FRAGMENTO DE LA PÁGINA:
'''

Tres hermanos entre 8 y 12 años vuelven de la escuela, distante a 7 km.
El camino era apenas un angosto sendero de tierra colorada con dos huellas de carro, que atravesaba chacras y montes. En la mayoría del recorrido, monte de ambos lados. De pronto, un coro de gruñidos aterradores, los paraliza de miedo. Aparece una enorme piara de chanchos de monte (tatetos o pecaríes), centenares, se les atraviesan listos para el ataque. Rápidamente corren al primer árbol a su alcance y trepan con la fuerza que les imprime el instinto de supervivencia. Los chanchos de monte, quedan a la espera. Los niños, muertos de miedo y con hambre, esperan también. Pasan las horas hasta que finalmente las bestias se retiran a la espesura. Los chicos bajan del árbol y casi corriendo regresan a casa después de horas de angustia.

'''

DATOS DE ORIGEN:
'''

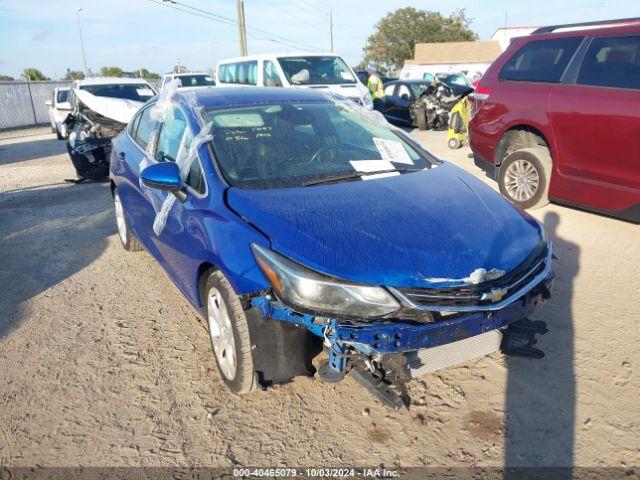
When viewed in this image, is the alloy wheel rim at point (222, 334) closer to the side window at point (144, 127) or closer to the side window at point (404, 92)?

'''

TAREA ASIGNADA A: Según el relato de los tres hermanos, ¿a qué distancia queda la escuela?
TAREA ASIGNADA B: Redacte la continuación del relato de los tres hermanos a partir de su última oración.

RESPUESTA ESPERADA A: A 7 km.

RESPUESTA ESPERADA B:
Esta anécdota real, tuvo lugar en Ñacanguazú, aproximadamente en 1939, cuando el protagonista de esta historia, Werner Neumann, un niño alto, rubio, de ojos muy azules transitaba sus primeros años de escuela y de estancia en nuestro país.
Nació en Bella Vista (Paraguay) el 9 de septiembre de 1929. Su padre Ewald Neumann era de Berlín (Alemania) y su mamá, Guillermina Reckziegel, brasilera.
La familia decide abandonar el Paraguay porque en aquellos tiempos de la Guerra del Chaco, la situación era muy complicada. El ejército, cometió muchos atropellos a las familias de colonos, incluso llegaron a asesinar a sus vecinos más cercanos al resistirse a entregar su única vaca lechera para faenarla para la tropa. Esto preocupó muchísimo al padre de familia, que temía por la seguridad de los suyos. “Mi papá tenía miedo, mucho miedo, y quería demasiado a su familia”, comenta Don Werner.
Entonces organizó una rápida huída al otro lado, con su esposa y sus hijos, Lidia, Alfredo, Werner y Érica, cruzando en canoa el Paraná, abandonando todas sus pertenencias, llegando directamente al monte de Ñacanguazú donde había que volver a empezar todo. En la nueva patria, nacieron Edwin y Alberto.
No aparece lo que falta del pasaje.